TRECHOS DOS DADOS:
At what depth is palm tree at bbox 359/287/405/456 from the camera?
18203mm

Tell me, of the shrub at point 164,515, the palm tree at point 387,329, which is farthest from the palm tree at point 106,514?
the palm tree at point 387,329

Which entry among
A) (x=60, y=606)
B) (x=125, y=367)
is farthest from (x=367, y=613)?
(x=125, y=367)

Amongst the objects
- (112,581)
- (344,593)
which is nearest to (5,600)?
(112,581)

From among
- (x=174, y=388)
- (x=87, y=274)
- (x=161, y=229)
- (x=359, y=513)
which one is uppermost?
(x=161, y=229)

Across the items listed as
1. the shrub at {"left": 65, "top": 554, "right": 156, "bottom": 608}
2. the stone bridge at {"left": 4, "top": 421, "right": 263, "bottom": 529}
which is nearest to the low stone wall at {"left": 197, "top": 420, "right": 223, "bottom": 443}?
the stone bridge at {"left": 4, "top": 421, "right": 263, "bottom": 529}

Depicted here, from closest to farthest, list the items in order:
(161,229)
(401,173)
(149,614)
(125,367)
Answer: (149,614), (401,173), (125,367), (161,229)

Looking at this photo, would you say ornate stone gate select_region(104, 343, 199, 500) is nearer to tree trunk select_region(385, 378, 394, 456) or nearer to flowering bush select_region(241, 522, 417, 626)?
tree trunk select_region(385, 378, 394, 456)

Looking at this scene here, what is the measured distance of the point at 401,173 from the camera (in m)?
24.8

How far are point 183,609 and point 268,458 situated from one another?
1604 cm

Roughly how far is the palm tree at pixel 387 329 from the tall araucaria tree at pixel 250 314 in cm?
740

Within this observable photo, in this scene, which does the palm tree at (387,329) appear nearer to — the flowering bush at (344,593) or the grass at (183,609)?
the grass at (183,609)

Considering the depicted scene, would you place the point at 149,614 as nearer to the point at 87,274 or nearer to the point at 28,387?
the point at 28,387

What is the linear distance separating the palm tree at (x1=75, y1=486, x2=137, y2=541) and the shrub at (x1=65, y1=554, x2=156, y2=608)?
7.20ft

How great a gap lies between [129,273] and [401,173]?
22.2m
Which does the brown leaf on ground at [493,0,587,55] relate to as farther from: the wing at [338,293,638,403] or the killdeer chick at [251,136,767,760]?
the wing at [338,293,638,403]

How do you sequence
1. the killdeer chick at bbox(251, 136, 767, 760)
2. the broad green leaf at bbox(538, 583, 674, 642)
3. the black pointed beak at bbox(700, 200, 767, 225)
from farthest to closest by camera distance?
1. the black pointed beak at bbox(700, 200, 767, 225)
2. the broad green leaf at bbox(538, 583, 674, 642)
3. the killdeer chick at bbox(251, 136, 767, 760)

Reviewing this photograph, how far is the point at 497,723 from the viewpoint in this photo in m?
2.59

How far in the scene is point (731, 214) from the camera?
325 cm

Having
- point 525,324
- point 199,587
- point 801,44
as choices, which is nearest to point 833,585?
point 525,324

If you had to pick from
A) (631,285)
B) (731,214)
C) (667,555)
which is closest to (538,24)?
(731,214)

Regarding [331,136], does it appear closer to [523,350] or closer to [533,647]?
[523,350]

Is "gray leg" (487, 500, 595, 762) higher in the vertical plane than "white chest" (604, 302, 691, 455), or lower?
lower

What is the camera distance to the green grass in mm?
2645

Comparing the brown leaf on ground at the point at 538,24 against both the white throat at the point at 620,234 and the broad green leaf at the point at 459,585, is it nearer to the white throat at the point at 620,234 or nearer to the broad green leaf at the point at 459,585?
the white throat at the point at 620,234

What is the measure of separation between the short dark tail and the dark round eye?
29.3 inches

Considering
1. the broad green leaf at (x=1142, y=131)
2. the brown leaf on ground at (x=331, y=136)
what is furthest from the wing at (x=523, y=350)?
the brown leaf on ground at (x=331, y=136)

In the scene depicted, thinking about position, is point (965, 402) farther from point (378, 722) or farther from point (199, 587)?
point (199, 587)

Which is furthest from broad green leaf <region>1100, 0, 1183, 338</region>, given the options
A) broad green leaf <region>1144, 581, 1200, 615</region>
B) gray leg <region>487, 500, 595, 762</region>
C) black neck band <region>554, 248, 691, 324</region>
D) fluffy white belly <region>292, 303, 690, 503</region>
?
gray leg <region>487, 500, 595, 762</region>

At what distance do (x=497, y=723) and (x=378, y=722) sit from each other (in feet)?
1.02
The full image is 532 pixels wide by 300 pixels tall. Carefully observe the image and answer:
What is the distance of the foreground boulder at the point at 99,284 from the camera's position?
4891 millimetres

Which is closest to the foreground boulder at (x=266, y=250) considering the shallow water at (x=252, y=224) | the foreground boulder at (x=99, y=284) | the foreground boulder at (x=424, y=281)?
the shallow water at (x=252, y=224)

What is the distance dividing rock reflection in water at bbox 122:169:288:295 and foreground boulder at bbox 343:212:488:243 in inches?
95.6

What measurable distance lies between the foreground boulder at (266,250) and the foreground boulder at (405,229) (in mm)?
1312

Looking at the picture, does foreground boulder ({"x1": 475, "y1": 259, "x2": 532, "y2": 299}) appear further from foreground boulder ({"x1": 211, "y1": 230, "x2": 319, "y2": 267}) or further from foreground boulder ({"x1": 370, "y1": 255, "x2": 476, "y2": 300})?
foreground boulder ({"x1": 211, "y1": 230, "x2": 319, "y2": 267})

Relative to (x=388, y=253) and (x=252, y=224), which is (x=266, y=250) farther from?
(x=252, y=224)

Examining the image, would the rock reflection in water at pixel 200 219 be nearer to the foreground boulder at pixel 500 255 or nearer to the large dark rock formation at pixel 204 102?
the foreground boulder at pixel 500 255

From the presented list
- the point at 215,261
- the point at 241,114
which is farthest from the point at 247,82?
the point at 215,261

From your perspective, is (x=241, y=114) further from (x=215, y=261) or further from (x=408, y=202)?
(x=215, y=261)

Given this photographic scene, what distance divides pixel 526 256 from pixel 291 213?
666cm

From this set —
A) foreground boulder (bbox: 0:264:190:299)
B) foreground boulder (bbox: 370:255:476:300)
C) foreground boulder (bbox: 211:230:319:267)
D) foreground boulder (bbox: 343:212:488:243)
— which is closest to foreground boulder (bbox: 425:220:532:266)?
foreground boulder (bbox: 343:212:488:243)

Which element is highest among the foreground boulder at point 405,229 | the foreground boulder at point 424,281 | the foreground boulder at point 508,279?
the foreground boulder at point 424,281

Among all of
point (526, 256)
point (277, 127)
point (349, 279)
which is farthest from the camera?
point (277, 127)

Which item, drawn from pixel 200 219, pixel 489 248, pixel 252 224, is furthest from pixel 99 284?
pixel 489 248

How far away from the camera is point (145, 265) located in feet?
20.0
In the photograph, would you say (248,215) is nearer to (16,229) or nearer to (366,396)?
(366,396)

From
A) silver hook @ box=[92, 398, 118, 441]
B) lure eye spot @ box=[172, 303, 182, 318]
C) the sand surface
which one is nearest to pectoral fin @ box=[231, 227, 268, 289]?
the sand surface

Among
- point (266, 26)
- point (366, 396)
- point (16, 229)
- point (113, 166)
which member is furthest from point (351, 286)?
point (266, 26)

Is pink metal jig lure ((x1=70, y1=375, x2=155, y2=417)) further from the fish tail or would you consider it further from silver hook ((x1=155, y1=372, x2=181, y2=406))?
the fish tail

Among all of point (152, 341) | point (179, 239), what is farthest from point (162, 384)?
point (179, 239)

TAREFA:
Pode reescrever estas linhas em todos os itens, trocando "nearer to" por "closer to" e mantendo o resto igual?

RESPOSTA ABAIXO:
At what depth is palm tree at bbox 359/287/405/456 from the camera?
18203mm

Tell me, of the shrub at point 164,515, the palm tree at point 387,329, which is farthest from the palm tree at point 106,514?
the palm tree at point 387,329

Which entry among
A) (x=60, y=606)
B) (x=125, y=367)
is farthest from (x=367, y=613)?
(x=125, y=367)

Amongst the objects
- (112,581)
- (344,593)
which is nearest to (5,600)?
(112,581)

From among
- (x=174, y=388)
- (x=87, y=274)
- (x=161, y=229)
- (x=359, y=513)
which one is uppermost?
(x=161, y=229)

Across the items listed as
1. the shrub at {"left": 65, "top": 554, "right": 156, "bottom": 608}
2. the stone bridge at {"left": 4, "top": 421, "right": 263, "bottom": 529}
which is nearest to the low stone wall at {"left": 197, "top": 420, "right": 223, "bottom": 443}?
the stone bridge at {"left": 4, "top": 421, "right": 263, "bottom": 529}

Depicted here, from closest to farthest, list the items in order:
(161,229)
(401,173)
(149,614)
(125,367)
Answer: (149,614), (401,173), (125,367), (161,229)

Looking at this photo, would you say ornate stone gate select_region(104, 343, 199, 500) is closer to tree trunk select_region(385, 378, 394, 456) or closer to flowering bush select_region(241, 522, 417, 626)?
tree trunk select_region(385, 378, 394, 456)

Looking at this scene here, what is the measured distance of the point at 401,173 from the camera (in m)?
24.8

How far are point 183,609 and point 268,458 situated from one another?
1604 cm

Roughly how far is the palm tree at pixel 387 329 from the tall araucaria tree at pixel 250 314 in cm?
740

Within this observable photo, in this scene, which does the palm tree at (387,329) appear closer to — the flowering bush at (344,593) or the grass at (183,609)?
the grass at (183,609)

Considering the depicted scene, would you place the point at 149,614 as closer to the point at 87,274 or closer to the point at 28,387?
the point at 28,387

What is the linear distance separating the palm tree at (x1=75, y1=486, x2=137, y2=541) and the shrub at (x1=65, y1=554, x2=156, y2=608)?
7.20ft

How great a gap lies between [129,273] and [401,173]?
22.2m
Which does the brown leaf on ground at [493,0,587,55] relate to as farther from: the wing at [338,293,638,403] or the killdeer chick at [251,136,767,760]?
the wing at [338,293,638,403]

How do you sequence
1. the killdeer chick at bbox(251, 136, 767, 760)
2. the broad green leaf at bbox(538, 583, 674, 642)
3. the black pointed beak at bbox(700, 200, 767, 225)
from farthest to closest by camera distance?
1. the black pointed beak at bbox(700, 200, 767, 225)
2. the broad green leaf at bbox(538, 583, 674, 642)
3. the killdeer chick at bbox(251, 136, 767, 760)

Reviewing this photograph, how far is the point at 497,723 from the viewpoint in this photo in m?
2.59

How far in the scene is point (731, 214) from the camera?
325 cm

Having
- point 525,324
- point 199,587
- point 801,44
as choices, which is nearest to point 833,585?
point 525,324

If you had to pick from
A) (631,285)
B) (731,214)
C) (667,555)
which is closest to (538,24)?
(731,214)

Regarding [331,136], does it appear closer to [523,350] or closer to [533,647]?
[523,350]

Is "gray leg" (487, 500, 595, 762) higher in the vertical plane than "white chest" (604, 302, 691, 455), or lower?
lower

What is the camera distance to the green grass in mm?
2645

Comparing the brown leaf on ground at the point at 538,24 against both the white throat at the point at 620,234 and the broad green leaf at the point at 459,585, is it closer to the white throat at the point at 620,234 or closer to the broad green leaf at the point at 459,585?
the white throat at the point at 620,234

What is the measure of separation between the short dark tail and the dark round eye?
29.3 inches

Considering
1. the broad green leaf at (x=1142, y=131)
2. the brown leaf on ground at (x=331, y=136)
what is furthest from the wing at (x=523, y=350)?
the brown leaf on ground at (x=331, y=136)

In the scene depicted, thinking about position, is point (965, 402) farther from point (378, 722) or farther from point (199, 587)?
point (199, 587)

Which is furthest from broad green leaf <region>1100, 0, 1183, 338</region>, given the options
A) broad green leaf <region>1144, 581, 1200, 615</region>
B) gray leg <region>487, 500, 595, 762</region>
C) black neck band <region>554, 248, 691, 324</region>
D) fluffy white belly <region>292, 303, 690, 503</region>
?
gray leg <region>487, 500, 595, 762</region>

At what distance do (x=497, y=723) and (x=378, y=722) sit from each other (in feet)?
1.02
The full image is 532 pixels wide by 300 pixels tall. Carefully observe the image and answer:
What is the distance of the foreground boulder at the point at 99,284 from the camera's position?
4891 millimetres

Which is closest to the foreground boulder at (x=266, y=250) considering the shallow water at (x=252, y=224) | the foreground boulder at (x=99, y=284) | the foreground boulder at (x=424, y=281)?
the shallow water at (x=252, y=224)

What is the distance dividing rock reflection in water at bbox 122:169:288:295 and foreground boulder at bbox 343:212:488:243 in inches?
95.6

What measurable distance lies between the foreground boulder at (266,250) and the foreground boulder at (405,229) (in mm)?
1312

Looking at the picture, does foreground boulder ({"x1": 475, "y1": 259, "x2": 532, "y2": 299}) appear further from foreground boulder ({"x1": 211, "y1": 230, "x2": 319, "y2": 267}) or further from foreground boulder ({"x1": 370, "y1": 255, "x2": 476, "y2": 300})?
foreground boulder ({"x1": 211, "y1": 230, "x2": 319, "y2": 267})

Relative to (x=388, y=253) and (x=252, y=224), which is (x=266, y=250) farther from?
(x=252, y=224)

Examining the image, would the rock reflection in water at pixel 200 219 be closer to the foreground boulder at pixel 500 255 or closer to the large dark rock formation at pixel 204 102?
the foreground boulder at pixel 500 255

From the presented list
- the point at 215,261
- the point at 241,114
which is farthest from the point at 247,82?
the point at 215,261

From your perspective, is (x=241, y=114) further from (x=215, y=261) or further from (x=408, y=202)?
(x=215, y=261)

Given this photographic scene, what distance divides pixel 526 256 from pixel 291 213?
666cm

From this set —
A) foreground boulder (bbox: 0:264:190:299)
B) foreground boulder (bbox: 370:255:476:300)
C) foreground boulder (bbox: 211:230:319:267)
D) foreground boulder (bbox: 343:212:488:243)
— which is closest to foreground boulder (bbox: 425:220:532:266)?
foreground boulder (bbox: 343:212:488:243)

Which element is highest among the foreground boulder at point 405,229 | the foreground boulder at point 424,281 | the foreground boulder at point 508,279?
the foreground boulder at point 424,281

Among all of
point (526, 256)
point (277, 127)
point (349, 279)
which is farthest from the camera?
point (277, 127)

Which item, drawn from pixel 200 219, pixel 489 248, pixel 252 224, is furthest from pixel 99 284?
pixel 489 248

How far away from the camera is point (145, 265) located in feet?
20.0
In the photograph, would you say (248,215) is closer to (16,229) or closer to (366,396)?
(366,396)

From
A) silver hook @ box=[92, 398, 118, 441]
B) lure eye spot @ box=[172, 303, 182, 318]
C) the sand surface
which one is nearest to pectoral fin @ box=[231, 227, 268, 289]?
the sand surface

Among
- point (266, 26)
- point (366, 396)
- point (16, 229)
- point (113, 166)
which member is furthest from point (351, 286)?
point (266, 26)

Is pink metal jig lure ((x1=70, y1=375, x2=155, y2=417)) further from the fish tail or would you consider it further from silver hook ((x1=155, y1=372, x2=181, y2=406))?
the fish tail

Among all of point (152, 341) | point (179, 239), what is farthest from point (162, 384)?
point (179, 239)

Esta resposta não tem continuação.